A couple years ago my parents finally obtained the financial means to visit Ireland. They were able to spend three weeks in the homeland of our ancestors. They travelled the country and visited all the places associated with our ancestry—which, of course, included several pubs. They met wonderful and friendly people who were either distant relatives or knew the local histories associated with the people from whom we came.
This desire to become familiar with our family trees, to visit the lands of our ancestors, to know what they thought and what they did is evidenced by the growing popularity of ancestry websites and services. But what does this have to do with the debate over redefining marriage? In short, everything!
Why do we have such a profound desire and need to know the people with whom we are biologically linked: because who we come from shapes who we are. Our link to our relatives and ancestors informs our self-understanding and shapes our identity. Marriage is not just the only public institution that unites men and women to their children and each other: it is also the only public institution that connects children to their family trees.
If we allow the definition of marriage to be changed to accommodate same sex couples, we will be responsible for the vast deforestation and devastation of many children’s family trees. This means that we will by purpose and design uproot children from the very moment of their conception. The roots of their family tree—father and/or mother, brothers and sisters, grandparents, aunts and uncles, cousins—will be severed by design.

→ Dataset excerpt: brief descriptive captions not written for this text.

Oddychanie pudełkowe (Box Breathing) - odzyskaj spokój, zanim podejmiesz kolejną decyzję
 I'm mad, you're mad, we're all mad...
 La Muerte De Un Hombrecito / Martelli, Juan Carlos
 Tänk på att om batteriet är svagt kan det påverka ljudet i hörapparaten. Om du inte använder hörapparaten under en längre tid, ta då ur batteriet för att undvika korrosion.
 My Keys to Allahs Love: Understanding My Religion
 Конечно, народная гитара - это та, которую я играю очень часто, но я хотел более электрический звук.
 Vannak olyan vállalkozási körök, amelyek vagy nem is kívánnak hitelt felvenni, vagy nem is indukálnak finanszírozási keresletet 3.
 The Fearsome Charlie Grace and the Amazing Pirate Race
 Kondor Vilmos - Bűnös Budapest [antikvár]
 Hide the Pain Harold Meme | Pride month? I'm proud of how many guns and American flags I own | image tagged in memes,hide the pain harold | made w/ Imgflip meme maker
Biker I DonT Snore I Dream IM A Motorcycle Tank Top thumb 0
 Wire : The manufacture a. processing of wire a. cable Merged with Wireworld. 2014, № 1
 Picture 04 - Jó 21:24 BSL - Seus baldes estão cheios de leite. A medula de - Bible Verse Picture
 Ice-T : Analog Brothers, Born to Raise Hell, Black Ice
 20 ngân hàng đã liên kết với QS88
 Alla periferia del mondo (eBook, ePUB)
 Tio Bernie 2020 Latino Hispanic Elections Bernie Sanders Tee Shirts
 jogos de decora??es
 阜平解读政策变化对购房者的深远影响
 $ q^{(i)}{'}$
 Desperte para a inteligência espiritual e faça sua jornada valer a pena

And what does this mean for these children? We will deny them the opportunity to know who they are by cutting them off from whom and where they came. It means that we will publicly sanction limiting some children’s ability to develop their full sense of identity and self-understanding. Moreover, it will prevent grandparents and other relatives from ever loving and experiencing the love of these children.
The measure of a truly just society is whether it promotes, protects and safeguards the fundamental rights of its most weak, vulnerable and powerless members. It is a mark of barbarity and injustice to injure those who are unable to defend themselves. Children have a fundamental human right to develop their identity by experiencing a loving relationship with their biological mothers and fathers whenever possible and being linked to their family trees. To deny children this fundamental right in order change the definition of marriage is an injustice of the highest order.
It is, of course, a great tragedy and sorrow for children when their biological mothers and fathers are unable to care for them. A just and healthy society will try to remedy this sorrowful situation through the institution of adoption. In fact, one could argue that it is precisely because certain children are not able to experience the love of their biological parents that society must strive all the more diligently to place them with an adoptive mother and father. Husbands and wives have the unique capacity to provide a home where adopted children can experience the love of a mother and a father, and they have the unique capacity to link their adopted children to the maternal and paternal lines of their family trees.
To redefine marriage is to intentionally deprive some children not only the opportunity to experience the love of their biological parents, but to purposely deny them the opportunity to ever experience the love of a mom and dad. Two men might each be good fathers, but neither can provide the child with the love of a mother—and vice-versa for two women. The ideal for children is to experience the love of their own biological mother and father. Where this is not possible, children can nevertheless experience the love of a mother and father through adoption. No same-sex couple can provide this fundamental right of children, and to redefine marriage is, therefore, to deny the fundamental human rights of some children.
This, among other important reasons, is why we must promote a strong marriage culture and fight to defend the authentic definition of marriage in the public square: marriage is the only institution that unites moms and dads to their children and each other and, thereby, promotes the health of the family tree. And, in the case of adoption, marriage is the only institution that provides orphaned children the opportunity to experience the love of a mom and a dad and be grafted onto a family tree that possesses maternal and paternal branches.